Congrats to Tim and David S. Well done!
Naa... you get those same kind of bits in all stand alone Dollhouse episodes. If we call the first 5 stand alone, this was a stand alone.

The fundamental difference is that a vast majority of the story is not about major arcs. Bits are.
Not sure where all the praise is coming from.

The episode had good build-up, but ultimately went nowhere. Topher achieved a remote wipe. Which is important. But apart from that...it just felt like it was much ado about nothing. And the final scene was so lame; pretty sure we had eleventy billion endings just like that in season one. I already know that Echo retains her personalities. And, yeah, this one was a serial killer. Still nothing new.
I agree w/Emmie: there is nothing stand alone about this, I think this is one of the episodes that lead directly to the events of Epitaph One.
That was so amazing.
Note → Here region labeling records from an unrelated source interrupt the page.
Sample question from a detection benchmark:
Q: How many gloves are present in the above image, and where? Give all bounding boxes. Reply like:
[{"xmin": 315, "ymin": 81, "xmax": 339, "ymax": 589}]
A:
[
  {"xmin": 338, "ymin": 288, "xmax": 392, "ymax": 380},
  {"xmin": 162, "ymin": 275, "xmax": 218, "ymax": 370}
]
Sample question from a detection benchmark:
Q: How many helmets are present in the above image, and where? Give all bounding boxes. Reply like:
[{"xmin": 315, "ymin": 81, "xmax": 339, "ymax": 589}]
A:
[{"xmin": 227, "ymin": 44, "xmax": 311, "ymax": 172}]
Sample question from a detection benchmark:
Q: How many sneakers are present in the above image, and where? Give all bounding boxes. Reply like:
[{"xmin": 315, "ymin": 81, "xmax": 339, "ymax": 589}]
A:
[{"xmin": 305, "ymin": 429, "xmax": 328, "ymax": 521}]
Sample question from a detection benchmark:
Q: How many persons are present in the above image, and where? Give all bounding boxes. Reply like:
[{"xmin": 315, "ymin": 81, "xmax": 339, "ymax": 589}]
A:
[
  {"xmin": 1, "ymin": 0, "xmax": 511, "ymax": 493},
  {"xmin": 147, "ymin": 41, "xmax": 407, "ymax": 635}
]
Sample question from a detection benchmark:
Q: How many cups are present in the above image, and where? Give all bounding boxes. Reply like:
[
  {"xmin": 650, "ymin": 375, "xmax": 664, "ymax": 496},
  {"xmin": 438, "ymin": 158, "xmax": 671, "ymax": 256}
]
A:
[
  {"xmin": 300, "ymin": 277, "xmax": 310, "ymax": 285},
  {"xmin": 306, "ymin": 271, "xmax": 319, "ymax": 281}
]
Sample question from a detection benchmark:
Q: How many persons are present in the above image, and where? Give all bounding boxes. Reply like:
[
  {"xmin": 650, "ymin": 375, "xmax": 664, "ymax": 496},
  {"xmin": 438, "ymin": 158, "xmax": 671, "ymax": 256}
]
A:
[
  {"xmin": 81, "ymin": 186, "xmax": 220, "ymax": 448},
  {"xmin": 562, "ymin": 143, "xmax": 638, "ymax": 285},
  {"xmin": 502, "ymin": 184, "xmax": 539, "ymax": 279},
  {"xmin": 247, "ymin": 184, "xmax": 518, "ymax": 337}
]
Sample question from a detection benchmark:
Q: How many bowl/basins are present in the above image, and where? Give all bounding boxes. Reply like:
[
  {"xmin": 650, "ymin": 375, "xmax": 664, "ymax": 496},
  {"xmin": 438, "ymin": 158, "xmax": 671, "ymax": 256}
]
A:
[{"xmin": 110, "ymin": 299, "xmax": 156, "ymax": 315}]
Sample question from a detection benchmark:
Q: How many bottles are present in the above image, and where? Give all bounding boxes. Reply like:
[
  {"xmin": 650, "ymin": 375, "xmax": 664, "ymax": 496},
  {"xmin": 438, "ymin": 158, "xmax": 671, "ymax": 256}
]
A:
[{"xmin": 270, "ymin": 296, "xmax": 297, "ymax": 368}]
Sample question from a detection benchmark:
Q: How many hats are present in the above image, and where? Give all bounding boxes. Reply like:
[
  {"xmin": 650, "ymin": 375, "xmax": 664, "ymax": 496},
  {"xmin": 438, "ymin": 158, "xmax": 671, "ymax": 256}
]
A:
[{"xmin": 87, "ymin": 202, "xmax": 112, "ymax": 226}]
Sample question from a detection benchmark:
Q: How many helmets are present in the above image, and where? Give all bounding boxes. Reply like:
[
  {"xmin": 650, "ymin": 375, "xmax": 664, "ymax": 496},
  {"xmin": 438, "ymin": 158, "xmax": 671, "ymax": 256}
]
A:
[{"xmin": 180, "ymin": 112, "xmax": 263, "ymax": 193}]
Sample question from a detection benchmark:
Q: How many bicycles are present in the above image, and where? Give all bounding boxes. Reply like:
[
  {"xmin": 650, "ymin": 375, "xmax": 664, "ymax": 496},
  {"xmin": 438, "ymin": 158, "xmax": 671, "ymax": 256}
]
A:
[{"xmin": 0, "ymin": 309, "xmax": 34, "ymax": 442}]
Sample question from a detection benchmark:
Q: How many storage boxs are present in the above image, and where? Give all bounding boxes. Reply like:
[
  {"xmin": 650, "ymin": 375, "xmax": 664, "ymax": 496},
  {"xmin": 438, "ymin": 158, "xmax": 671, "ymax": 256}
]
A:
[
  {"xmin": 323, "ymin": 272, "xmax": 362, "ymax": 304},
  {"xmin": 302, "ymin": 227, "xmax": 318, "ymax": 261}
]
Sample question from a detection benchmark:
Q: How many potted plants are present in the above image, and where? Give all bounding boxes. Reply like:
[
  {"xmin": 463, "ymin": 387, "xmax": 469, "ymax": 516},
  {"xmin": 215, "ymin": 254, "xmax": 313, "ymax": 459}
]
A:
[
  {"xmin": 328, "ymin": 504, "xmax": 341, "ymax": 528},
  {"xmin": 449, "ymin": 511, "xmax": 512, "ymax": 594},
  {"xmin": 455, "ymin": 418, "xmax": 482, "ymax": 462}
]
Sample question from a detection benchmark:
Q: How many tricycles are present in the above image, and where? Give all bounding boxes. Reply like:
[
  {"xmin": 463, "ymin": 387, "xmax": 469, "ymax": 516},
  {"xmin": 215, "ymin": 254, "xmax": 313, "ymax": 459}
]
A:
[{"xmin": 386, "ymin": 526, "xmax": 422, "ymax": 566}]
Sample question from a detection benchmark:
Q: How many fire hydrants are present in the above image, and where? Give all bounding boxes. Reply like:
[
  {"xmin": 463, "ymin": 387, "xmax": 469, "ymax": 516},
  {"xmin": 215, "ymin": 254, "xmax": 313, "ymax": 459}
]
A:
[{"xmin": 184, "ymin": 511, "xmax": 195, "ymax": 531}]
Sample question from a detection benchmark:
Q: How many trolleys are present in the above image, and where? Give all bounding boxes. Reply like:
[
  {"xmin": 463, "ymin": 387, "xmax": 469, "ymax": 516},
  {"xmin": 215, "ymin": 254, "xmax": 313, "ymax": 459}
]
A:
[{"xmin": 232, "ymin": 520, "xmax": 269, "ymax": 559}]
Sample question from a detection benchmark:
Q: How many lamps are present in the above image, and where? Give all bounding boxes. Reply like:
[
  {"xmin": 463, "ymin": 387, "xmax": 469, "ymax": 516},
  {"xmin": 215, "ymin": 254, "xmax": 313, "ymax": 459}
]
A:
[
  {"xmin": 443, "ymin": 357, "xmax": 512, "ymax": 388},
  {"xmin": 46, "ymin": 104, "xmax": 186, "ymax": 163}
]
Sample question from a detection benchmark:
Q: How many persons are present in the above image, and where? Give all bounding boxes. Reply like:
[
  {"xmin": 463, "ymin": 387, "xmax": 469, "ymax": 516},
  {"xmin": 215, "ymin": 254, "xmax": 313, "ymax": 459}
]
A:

It just...wow.
Okay,this episode was just all around creepy...in a good sort of way.My favorite bit though was Victor as Kiki.
I suspect the praise is coming from people liking it.
I suspect the praise is coming from people liking it.

I concur.
Well, yeah. I just can't see why people like it so much.
Very stand alone and creepy episode. It was less mythology heavy than I expected, but it was a really good episode, it had some stuff to be considered.

Some observations, and I suppose people who are checking this thread have watched, so won't be using invisio-text:
1) This remote wipe thing that Adelle forced Topher to use, seems like the base to a lot of what happens in Epitaph One. Which makes me wonder November's fate in that future, which we never saw.
2) Echo glitching at the end, midway through that imprint.
3) I wonder if Michael Hogan's character is much more important than he seemed during the episode, not just another throway character.
My problem is I can't find a way to care about Echo's evolution. Love everything else about the show, but the Echo problem has gotten so bad for me that it knocked me out of the episode when Echo emerged. Up until then everything was fantastic. Victor = great always. Loved the Kiki parts, fun and creepy. (Great intercuttign). Echo-as-serial-killer-guy was OK. But Echo waking up and earnestly doing right?

Previews for the next episode look great. Can we take it as a good sign that they are advertising the next two episodes? Or at least a somewhat comforting sign?
Because it was creepy and funny and entertaining and had good character bits all around and had Paul talking to a serial killer about trying to control fake people while Adelle watched (love that), and it was awesome, is why.
Yea Numfar, I got the impression that the major arc point was not that they found a way to swap imprints with the biolink, it was that Echo seemed to be able to turn "off" her imprint if she didn't like what it was.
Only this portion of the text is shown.